Wonosobo, 12 Agustus 2025 — Pemerintah Desa Surengede resmi menandatangani Surat Keputusan (SK) Kepala Desa tentang Pencanangan Desa Surengede sebagai Desa Wisata. Penandatanganan yang berlangsung pada Selasa (12/8) ini menjadi langkah awal penting dalam mewujudkan Surengede sebagai destinasi wisata berbasis potensi lokal.
Proses penyusunan hingga penandatanganan SK ini didampingi oleh mahasiswa Kuliah Kerja Nyata (KKN) Program Merdeka Mengabdi (PMM) Universitas Negeri Semarang (UNNES) tahun 2025. Dalam pendampingan tersebut, Fatin, Arin, dan Naufal selaku penanggung jawab (PJ) SK bersama tim KKN PMM UNNES membantu perangkat desa menyusun dokumen dan melakukan konsultasi ke Dinas Pariwisata dan Kebudayaan (Disparbud) Kabupaten Wonosobo. Konsultasi ini memastikan bahwa pencanangan Desa Surengede sebagai desa wisata sejalan dengan regulasi dan prosedur yang berlaku.
Akhmad Faozi, Kepala Desa Surengede, menyampaikan apresiasinya atas dukungan mahasiswa KKN. “Pendampingan dari mahasiswa KKN PMM UNNES sangat membantu kami dalam proses penyusunan SK hingga konsultasi ke dinas terkait. Dengan adanya SK ini, Desa Surengede punya pijakan hukum yang jelas untuk mulai dikenal sebagai desa wisata,” ujarnya.

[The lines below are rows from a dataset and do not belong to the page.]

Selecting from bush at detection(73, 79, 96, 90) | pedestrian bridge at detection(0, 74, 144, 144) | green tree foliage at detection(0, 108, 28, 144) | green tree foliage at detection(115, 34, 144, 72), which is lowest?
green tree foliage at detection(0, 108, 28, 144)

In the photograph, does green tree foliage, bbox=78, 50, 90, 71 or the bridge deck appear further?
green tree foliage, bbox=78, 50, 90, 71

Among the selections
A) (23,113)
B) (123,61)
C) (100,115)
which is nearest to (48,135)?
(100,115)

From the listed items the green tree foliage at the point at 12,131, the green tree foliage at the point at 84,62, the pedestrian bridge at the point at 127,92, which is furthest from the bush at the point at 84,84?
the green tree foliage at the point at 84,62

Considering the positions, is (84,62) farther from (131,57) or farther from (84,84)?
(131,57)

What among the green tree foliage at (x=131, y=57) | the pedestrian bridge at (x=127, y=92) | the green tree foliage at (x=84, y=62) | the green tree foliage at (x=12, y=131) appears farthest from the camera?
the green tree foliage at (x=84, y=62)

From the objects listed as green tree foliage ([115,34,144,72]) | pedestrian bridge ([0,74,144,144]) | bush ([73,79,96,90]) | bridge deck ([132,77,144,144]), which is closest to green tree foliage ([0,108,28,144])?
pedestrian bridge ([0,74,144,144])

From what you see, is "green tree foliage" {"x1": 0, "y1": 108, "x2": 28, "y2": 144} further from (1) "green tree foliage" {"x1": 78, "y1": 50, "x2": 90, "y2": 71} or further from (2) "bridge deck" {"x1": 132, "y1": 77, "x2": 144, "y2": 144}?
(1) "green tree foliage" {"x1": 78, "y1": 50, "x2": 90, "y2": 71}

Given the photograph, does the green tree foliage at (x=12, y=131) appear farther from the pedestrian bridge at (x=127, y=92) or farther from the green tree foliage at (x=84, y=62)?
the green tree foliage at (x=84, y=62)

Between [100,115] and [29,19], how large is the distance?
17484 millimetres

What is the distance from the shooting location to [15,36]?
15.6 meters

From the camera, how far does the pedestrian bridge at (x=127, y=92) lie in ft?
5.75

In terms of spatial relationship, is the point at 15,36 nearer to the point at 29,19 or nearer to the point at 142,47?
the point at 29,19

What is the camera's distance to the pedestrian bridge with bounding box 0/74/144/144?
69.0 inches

Sementara itu, Arin, mahasiswa KKN PMM UNNES yang menjadi PJ SK, mengungkapkan, “Kami berharap SK ini bisa menjadi pintu awal bagi Desa Surengede untuk benar-benar dicanangkan dan dikembangkan sebagai Desa Wisata. Semoga setelah ini langkah-langkah lanjutan bisa terus berproses sehingga potensi desa dapat semakin dikenal luas,” katanya.
Dengan ditandatanganinya SK ini, Desa Surengede kini memiliki dasar hukum sebagai desa wisata, yang diharapkan mampu membuka jalan bagi pengembangan potensi alam, budaya, dan ekonomi kreatif masyarakat setempat.